Aí eu olhava pra ele, tentava disfarçar, tentei levar a conversa pra algum outro lado, depois fiz mesma coisa, e o olhar... O olhar do bicho... Só olhar já dizia: “Nunca mais!...”

Eu não estava triste! Quando cheguei no bar, estava até alegre. Foi só sentar naquela mesa, prestar atenção no Lorde Papagaio, e o olhar... meu Deus, aquele olhar!... com aquele cachimbo maldito soltando fumacinha, parecia me dizer: “Não... Você tenta se esquecer... Você acha que ninguém sabe... Você acha que pode enganar todo mundo... Mas eu sei!...”

“Doutor, eu nem sabia que ela me fazia tanta falta. Já tinha esquecido, ela já era sombra desaparecida, mas ELE!... AQUELE MALDITO PAPAGAIO!... me LEMBRAVA!... POR QUE FUI OUVIR AQUELA VOZ, MEU DEUS, POR QUÊ?!!...”

E foi assim que a história do Corvo se repetiu, num bar distante do Interior de São Paulo, insuspeitavelmente, anonimamente para o resto do mundo, que continuava girando, os carros passando nas grandes cidades, eventos naturais acontecendo em outros países, todos alheios a esse crime que chocou uma humanidade.

Depois de ouvirmos a história, os olhos do Cigano fixavam-se sobre nós, os dois homens que restaram nas mesas do bar ficaram olhando para nós, e os dois velhos que nos contaram a história ficaram esperando de nós uma resposta. Levantei-me da cadeira, caminhei até o Lorde Papagaio, e disse-lhe: “Seja lá o que aconteceu, sei que tua alma descansa com a de meus avós: as lembranças de minha infância.” Fiz o sinal da cruz, despedimo-nos dos homens do bar, e partimos pela noite, já sem aquela chuva.

Incoerências acontecem. Assim é que termino a terrível história do Lorde Papagaio, dizendo, como me disse o velhinho, assim que entramos no carro: “Não tenha dó, não; cada um tem as suas próprias e assombrosas histórias, e Deus há-de saber quais são as clarezas de nossos mistérios. Fausto foi um gênio criado por Goethe, um gênio ambicioso de todo conhecimento, que vendeu a alma ao diabo para consegui-lo. Não sejamos como Fausto. Que Deus, apenas, saiba os mistérios dessa nossa vida tortuosa.”

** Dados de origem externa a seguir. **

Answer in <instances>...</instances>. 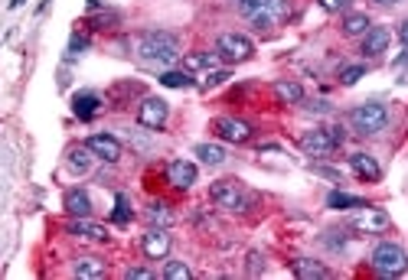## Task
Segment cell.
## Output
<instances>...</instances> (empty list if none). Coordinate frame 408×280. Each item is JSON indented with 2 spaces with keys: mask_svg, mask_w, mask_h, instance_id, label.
<instances>
[{
  "mask_svg": "<svg viewBox=\"0 0 408 280\" xmlns=\"http://www.w3.org/2000/svg\"><path fill=\"white\" fill-rule=\"evenodd\" d=\"M274 95H278L281 105H300V101H304V88L297 85V82L281 78V82H274Z\"/></svg>",
  "mask_w": 408,
  "mask_h": 280,
  "instance_id": "44dd1931",
  "label": "cell"
},
{
  "mask_svg": "<svg viewBox=\"0 0 408 280\" xmlns=\"http://www.w3.org/2000/svg\"><path fill=\"white\" fill-rule=\"evenodd\" d=\"M389 49V30L385 26H369L366 36H363V52L366 56H379Z\"/></svg>",
  "mask_w": 408,
  "mask_h": 280,
  "instance_id": "ac0fdd59",
  "label": "cell"
},
{
  "mask_svg": "<svg viewBox=\"0 0 408 280\" xmlns=\"http://www.w3.org/2000/svg\"><path fill=\"white\" fill-rule=\"evenodd\" d=\"M147 219H150V225H161V228H167V225L174 222V212H170L167 202H154V206L147 208Z\"/></svg>",
  "mask_w": 408,
  "mask_h": 280,
  "instance_id": "4316f807",
  "label": "cell"
},
{
  "mask_svg": "<svg viewBox=\"0 0 408 280\" xmlns=\"http://www.w3.org/2000/svg\"><path fill=\"white\" fill-rule=\"evenodd\" d=\"M114 222H118V225H127V222H131V202H127L124 193L114 195Z\"/></svg>",
  "mask_w": 408,
  "mask_h": 280,
  "instance_id": "f546056e",
  "label": "cell"
},
{
  "mask_svg": "<svg viewBox=\"0 0 408 280\" xmlns=\"http://www.w3.org/2000/svg\"><path fill=\"white\" fill-rule=\"evenodd\" d=\"M349 166H353V173H356L359 180H366V183H376V180L382 176L376 157H369V153H353V157H349Z\"/></svg>",
  "mask_w": 408,
  "mask_h": 280,
  "instance_id": "e0dca14e",
  "label": "cell"
},
{
  "mask_svg": "<svg viewBox=\"0 0 408 280\" xmlns=\"http://www.w3.org/2000/svg\"><path fill=\"white\" fill-rule=\"evenodd\" d=\"M65 212L82 219V215H92V199H88L85 189H69L65 193Z\"/></svg>",
  "mask_w": 408,
  "mask_h": 280,
  "instance_id": "d6986e66",
  "label": "cell"
},
{
  "mask_svg": "<svg viewBox=\"0 0 408 280\" xmlns=\"http://www.w3.org/2000/svg\"><path fill=\"white\" fill-rule=\"evenodd\" d=\"M92 150L88 147H75V150H69V170L72 173H88V166H92Z\"/></svg>",
  "mask_w": 408,
  "mask_h": 280,
  "instance_id": "cb8c5ba5",
  "label": "cell"
},
{
  "mask_svg": "<svg viewBox=\"0 0 408 280\" xmlns=\"http://www.w3.org/2000/svg\"><path fill=\"white\" fill-rule=\"evenodd\" d=\"M353 228L356 232H366V235H379L389 228V212H382V208H369V206H363L353 215Z\"/></svg>",
  "mask_w": 408,
  "mask_h": 280,
  "instance_id": "ba28073f",
  "label": "cell"
},
{
  "mask_svg": "<svg viewBox=\"0 0 408 280\" xmlns=\"http://www.w3.org/2000/svg\"><path fill=\"white\" fill-rule=\"evenodd\" d=\"M124 280H154V270H147V268H127V270H124Z\"/></svg>",
  "mask_w": 408,
  "mask_h": 280,
  "instance_id": "e575fe53",
  "label": "cell"
},
{
  "mask_svg": "<svg viewBox=\"0 0 408 280\" xmlns=\"http://www.w3.org/2000/svg\"><path fill=\"white\" fill-rule=\"evenodd\" d=\"M261 270H265V257H261L258 251H252V255H248V274H252V277H258Z\"/></svg>",
  "mask_w": 408,
  "mask_h": 280,
  "instance_id": "836d02e7",
  "label": "cell"
},
{
  "mask_svg": "<svg viewBox=\"0 0 408 280\" xmlns=\"http://www.w3.org/2000/svg\"><path fill=\"white\" fill-rule=\"evenodd\" d=\"M141 248H144V255H147L150 261H163V257L170 255V235H167V228L154 225V228L141 238Z\"/></svg>",
  "mask_w": 408,
  "mask_h": 280,
  "instance_id": "30bf717a",
  "label": "cell"
},
{
  "mask_svg": "<svg viewBox=\"0 0 408 280\" xmlns=\"http://www.w3.org/2000/svg\"><path fill=\"white\" fill-rule=\"evenodd\" d=\"M137 56L150 65H170L180 56V46H176V36L157 30V33H144L137 39Z\"/></svg>",
  "mask_w": 408,
  "mask_h": 280,
  "instance_id": "6da1fadb",
  "label": "cell"
},
{
  "mask_svg": "<svg viewBox=\"0 0 408 280\" xmlns=\"http://www.w3.org/2000/svg\"><path fill=\"white\" fill-rule=\"evenodd\" d=\"M369 264L376 274H382V277H402L408 270V255H405V248L396 241H382V244H376L372 248V257H369Z\"/></svg>",
  "mask_w": 408,
  "mask_h": 280,
  "instance_id": "3957f363",
  "label": "cell"
},
{
  "mask_svg": "<svg viewBox=\"0 0 408 280\" xmlns=\"http://www.w3.org/2000/svg\"><path fill=\"white\" fill-rule=\"evenodd\" d=\"M327 206L330 208H363L366 202L359 195H347V193H330L327 195Z\"/></svg>",
  "mask_w": 408,
  "mask_h": 280,
  "instance_id": "83f0119b",
  "label": "cell"
},
{
  "mask_svg": "<svg viewBox=\"0 0 408 280\" xmlns=\"http://www.w3.org/2000/svg\"><path fill=\"white\" fill-rule=\"evenodd\" d=\"M99 108H101V98L95 95V91H79V95L72 98V114L79 121H92V118L99 114Z\"/></svg>",
  "mask_w": 408,
  "mask_h": 280,
  "instance_id": "9a60e30c",
  "label": "cell"
},
{
  "mask_svg": "<svg viewBox=\"0 0 408 280\" xmlns=\"http://www.w3.org/2000/svg\"><path fill=\"white\" fill-rule=\"evenodd\" d=\"M69 235H75V238H85V241H105V238H108L105 225H99V222H88V215L69 222Z\"/></svg>",
  "mask_w": 408,
  "mask_h": 280,
  "instance_id": "5bb4252c",
  "label": "cell"
},
{
  "mask_svg": "<svg viewBox=\"0 0 408 280\" xmlns=\"http://www.w3.org/2000/svg\"><path fill=\"white\" fill-rule=\"evenodd\" d=\"M212 131L223 137V140H229V144H245V140H252V124L238 121V118H216Z\"/></svg>",
  "mask_w": 408,
  "mask_h": 280,
  "instance_id": "9c48e42d",
  "label": "cell"
},
{
  "mask_svg": "<svg viewBox=\"0 0 408 280\" xmlns=\"http://www.w3.org/2000/svg\"><path fill=\"white\" fill-rule=\"evenodd\" d=\"M163 280H190V268L183 261H167L163 264Z\"/></svg>",
  "mask_w": 408,
  "mask_h": 280,
  "instance_id": "f1b7e54d",
  "label": "cell"
},
{
  "mask_svg": "<svg viewBox=\"0 0 408 280\" xmlns=\"http://www.w3.org/2000/svg\"><path fill=\"white\" fill-rule=\"evenodd\" d=\"M285 17H287V0H268V7L255 13L252 23H255V30H272V26L278 23V20H285Z\"/></svg>",
  "mask_w": 408,
  "mask_h": 280,
  "instance_id": "4fadbf2b",
  "label": "cell"
},
{
  "mask_svg": "<svg viewBox=\"0 0 408 280\" xmlns=\"http://www.w3.org/2000/svg\"><path fill=\"white\" fill-rule=\"evenodd\" d=\"M349 124L363 137L382 134L385 127H389V108L379 105V101H363V105H356V108L349 111Z\"/></svg>",
  "mask_w": 408,
  "mask_h": 280,
  "instance_id": "7a4b0ae2",
  "label": "cell"
},
{
  "mask_svg": "<svg viewBox=\"0 0 408 280\" xmlns=\"http://www.w3.org/2000/svg\"><path fill=\"white\" fill-rule=\"evenodd\" d=\"M363 75H366V65H347V69L340 72V82H343V85H356Z\"/></svg>",
  "mask_w": 408,
  "mask_h": 280,
  "instance_id": "4dcf8cb0",
  "label": "cell"
},
{
  "mask_svg": "<svg viewBox=\"0 0 408 280\" xmlns=\"http://www.w3.org/2000/svg\"><path fill=\"white\" fill-rule=\"evenodd\" d=\"M196 163H190V160H174L170 166H167V180L174 189H190V186L196 183Z\"/></svg>",
  "mask_w": 408,
  "mask_h": 280,
  "instance_id": "8fae6325",
  "label": "cell"
},
{
  "mask_svg": "<svg viewBox=\"0 0 408 280\" xmlns=\"http://www.w3.org/2000/svg\"><path fill=\"white\" fill-rule=\"evenodd\" d=\"M216 52L229 62H245L255 56V43L248 36H242V33H223L219 43H216Z\"/></svg>",
  "mask_w": 408,
  "mask_h": 280,
  "instance_id": "8992f818",
  "label": "cell"
},
{
  "mask_svg": "<svg viewBox=\"0 0 408 280\" xmlns=\"http://www.w3.org/2000/svg\"><path fill=\"white\" fill-rule=\"evenodd\" d=\"M369 17L366 13H349L347 20H343V33L347 36H366V30H369Z\"/></svg>",
  "mask_w": 408,
  "mask_h": 280,
  "instance_id": "d4e9b609",
  "label": "cell"
},
{
  "mask_svg": "<svg viewBox=\"0 0 408 280\" xmlns=\"http://www.w3.org/2000/svg\"><path fill=\"white\" fill-rule=\"evenodd\" d=\"M85 147H88V150H92V153H95L99 160H108V163H114V160L121 157V144H118L112 134H92V137L85 140Z\"/></svg>",
  "mask_w": 408,
  "mask_h": 280,
  "instance_id": "7c38bea8",
  "label": "cell"
},
{
  "mask_svg": "<svg viewBox=\"0 0 408 280\" xmlns=\"http://www.w3.org/2000/svg\"><path fill=\"white\" fill-rule=\"evenodd\" d=\"M210 199L219 208H229V212H245L248 208V195L242 193V186L235 180H223V183H212Z\"/></svg>",
  "mask_w": 408,
  "mask_h": 280,
  "instance_id": "5b68a950",
  "label": "cell"
},
{
  "mask_svg": "<svg viewBox=\"0 0 408 280\" xmlns=\"http://www.w3.org/2000/svg\"><path fill=\"white\" fill-rule=\"evenodd\" d=\"M85 49H88V39H85V36H79V33H75V36L69 39V52H65V59H75V56H82Z\"/></svg>",
  "mask_w": 408,
  "mask_h": 280,
  "instance_id": "d6a6232c",
  "label": "cell"
},
{
  "mask_svg": "<svg viewBox=\"0 0 408 280\" xmlns=\"http://www.w3.org/2000/svg\"><path fill=\"white\" fill-rule=\"evenodd\" d=\"M320 3V10H327V13H336V10H343L349 0H317Z\"/></svg>",
  "mask_w": 408,
  "mask_h": 280,
  "instance_id": "d590c367",
  "label": "cell"
},
{
  "mask_svg": "<svg viewBox=\"0 0 408 280\" xmlns=\"http://www.w3.org/2000/svg\"><path fill=\"white\" fill-rule=\"evenodd\" d=\"M72 274L79 280H101L105 274H108V268H105V261H101V257H75Z\"/></svg>",
  "mask_w": 408,
  "mask_h": 280,
  "instance_id": "2e32d148",
  "label": "cell"
},
{
  "mask_svg": "<svg viewBox=\"0 0 408 280\" xmlns=\"http://www.w3.org/2000/svg\"><path fill=\"white\" fill-rule=\"evenodd\" d=\"M163 88H193V78H190V72H174V69H167V72H161V78H157Z\"/></svg>",
  "mask_w": 408,
  "mask_h": 280,
  "instance_id": "484cf974",
  "label": "cell"
},
{
  "mask_svg": "<svg viewBox=\"0 0 408 280\" xmlns=\"http://www.w3.org/2000/svg\"><path fill=\"white\" fill-rule=\"evenodd\" d=\"M291 270H294V277H300V280H320V277H327V268H323L320 261H310V257H297L294 264H291Z\"/></svg>",
  "mask_w": 408,
  "mask_h": 280,
  "instance_id": "ffe728a7",
  "label": "cell"
},
{
  "mask_svg": "<svg viewBox=\"0 0 408 280\" xmlns=\"http://www.w3.org/2000/svg\"><path fill=\"white\" fill-rule=\"evenodd\" d=\"M216 62H219V52H190V56H183V69L196 72V69H212Z\"/></svg>",
  "mask_w": 408,
  "mask_h": 280,
  "instance_id": "603a6c76",
  "label": "cell"
},
{
  "mask_svg": "<svg viewBox=\"0 0 408 280\" xmlns=\"http://www.w3.org/2000/svg\"><path fill=\"white\" fill-rule=\"evenodd\" d=\"M372 3H382V7H392V3H402V0H372Z\"/></svg>",
  "mask_w": 408,
  "mask_h": 280,
  "instance_id": "f35d334b",
  "label": "cell"
},
{
  "mask_svg": "<svg viewBox=\"0 0 408 280\" xmlns=\"http://www.w3.org/2000/svg\"><path fill=\"white\" fill-rule=\"evenodd\" d=\"M193 153H196L206 166H223L225 157H229V153H225V147H219V144H196Z\"/></svg>",
  "mask_w": 408,
  "mask_h": 280,
  "instance_id": "7402d4cb",
  "label": "cell"
},
{
  "mask_svg": "<svg viewBox=\"0 0 408 280\" xmlns=\"http://www.w3.org/2000/svg\"><path fill=\"white\" fill-rule=\"evenodd\" d=\"M20 3H23V0H10V10H13V7H20Z\"/></svg>",
  "mask_w": 408,
  "mask_h": 280,
  "instance_id": "ab89813d",
  "label": "cell"
},
{
  "mask_svg": "<svg viewBox=\"0 0 408 280\" xmlns=\"http://www.w3.org/2000/svg\"><path fill=\"white\" fill-rule=\"evenodd\" d=\"M398 39H402V43H405V46H408V20H405V23H402V26H398Z\"/></svg>",
  "mask_w": 408,
  "mask_h": 280,
  "instance_id": "74e56055",
  "label": "cell"
},
{
  "mask_svg": "<svg viewBox=\"0 0 408 280\" xmlns=\"http://www.w3.org/2000/svg\"><path fill=\"white\" fill-rule=\"evenodd\" d=\"M225 78H232V75L225 72V69H219V72H210V75H206V88H212V85H223Z\"/></svg>",
  "mask_w": 408,
  "mask_h": 280,
  "instance_id": "8d00e7d4",
  "label": "cell"
},
{
  "mask_svg": "<svg viewBox=\"0 0 408 280\" xmlns=\"http://www.w3.org/2000/svg\"><path fill=\"white\" fill-rule=\"evenodd\" d=\"M167 114H170V105L163 101V98H144L141 101V108H137V124L141 127H150V131H157L167 124Z\"/></svg>",
  "mask_w": 408,
  "mask_h": 280,
  "instance_id": "52a82bcc",
  "label": "cell"
},
{
  "mask_svg": "<svg viewBox=\"0 0 408 280\" xmlns=\"http://www.w3.org/2000/svg\"><path fill=\"white\" fill-rule=\"evenodd\" d=\"M265 7H268V0H238V13L248 17V20H252L258 10H265Z\"/></svg>",
  "mask_w": 408,
  "mask_h": 280,
  "instance_id": "1f68e13d",
  "label": "cell"
},
{
  "mask_svg": "<svg viewBox=\"0 0 408 280\" xmlns=\"http://www.w3.org/2000/svg\"><path fill=\"white\" fill-rule=\"evenodd\" d=\"M343 127H314L307 134L300 137V147L307 157H330L336 147L343 144Z\"/></svg>",
  "mask_w": 408,
  "mask_h": 280,
  "instance_id": "277c9868",
  "label": "cell"
}]
</instances>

Nascidos para ver, mandados para olhar, depois de ouvirmos toda a história, saímos sem nem fazer a promessa de não falarmos mais nesse assunto.

Simplesmente, ligamos o carro, e partimos.

Já não chovia mais.

II

E o Gato Preto...? Bem,

como disse o antigo livro de ciências ancestrais, já citado anteriormente, o Gato Preto continua sua vida como se nada tivesse acontecido. Sai para namorar, come na casa dos outros, passeia à noite, com verão e dama-da-noite. Ninguém lhe imputou nenhum crime. Vejo-o constantemente. Foi um herói coitadinho. Ninguém suspeita que ele veio das chamas e das sombras do Inferno.